* AUFGABE 1 *
Gib aus dem Text über Open-Source-Software und Marktliberalisierung den Teil wortgetreu wieder, der mit den Worten „Der Grund liegt“ beginnt und mit „Formierung von (Open-Source-)Gruppen.“ endet.
* AUFGABE 2 *
Auf welche zwei Arten verringert die globale Wirtschaft laut dem Text über Open-Source-Software und Marktliberalisierung ihre Komplexität wieder?
* AUFGABE 3 *
Fasse im Text über Open-Source-Software und Marktliberalisierung den Absatz, der mit „Der Kauf einer Open-Source-Software“ beginnt, kürzer zusammen und behalte seine wichtigsten Aussagen bei.

* AUSGEWÄHLTER ABSCHNITT *
------------------------------------------------------------

Damit sie mich nicht falsch verstehen: Die Firmen tun nur, was sie müssen. Hinterfragen müssen sich allerdings die Anhänger einer vollständigen Liberalisierung. Offensichtlich formiert sich der Markt schnell immer wieder selber in Absprache-ähnlichen Strukturen, sobald Barrieren abgebaut werden, um einen noch freieren Konkurrenzkampf zu erreichen.



Bessere Lösung statt bessere Welt

Der Grund liegt in der Mathematik von gekoppelten Systemen: Die globale Wirtschaft muss die durch die Liberalisierung vergrösserte Komplexität wieder verringern, um stabil zu bleiben. Das macht sie entweder durch Monopolbildungen oder durch die Formierung von (Open-Source-)Gruppen.


Der Kauf einer Open-Source-Software verliert damit den ideellen Nimbus, zusätzlich ein Beitrag für eine bessere Welt zu sein. Er wird zu dem, was jeder Business-Software-Kauf unabhängig vom Lizenzierungsmodell sein soll: Ein Entscheid für ein passendes, kosteneffizientes und zukunftsträchtiges Werkzeug zur optimalen Unterstützung der eigenen Geschäfte. Aber das reicht ja auch.

------------------------------------------------------------

* DATENAUSZUG *
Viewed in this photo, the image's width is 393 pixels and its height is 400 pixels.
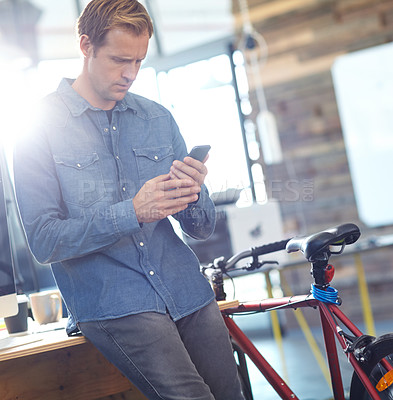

------------------------------------------------------------

* RICHTIGE LÖSUNG 1 *
Der Grund liegt in der Mathematik von gekoppelten Systemen: Die globale Wirtschaft muss die durch die Liberalisierung vergrösserte Komplexität wieder verringern, um stabil zu bleiben. Das macht sie entweder durch Monopolbildungen oder durch die Formierung von (Open-Source-)Gruppen.

* RICHTIGE LÖSUNG 2 *
Durch Monopolbildungen oder durch die Formierung von (Open-Source-)Gruppen.

* RICHTIGE LÖSUNG 3 *
Der Kauf von Open-Source-Software gilt damit nicht mehr zusätzlich als Beitrag zu einer besseren Welt. Wie jeder Kauf von Business-Software, unabhängig vom Lizenzmodell, soll er die Entscheidung für ein passendes, kosteneffizientes und zukunftsträchtiges Werkzeug sein, das die eigenen Geschäfte optimal unterstützt. Das reicht aus.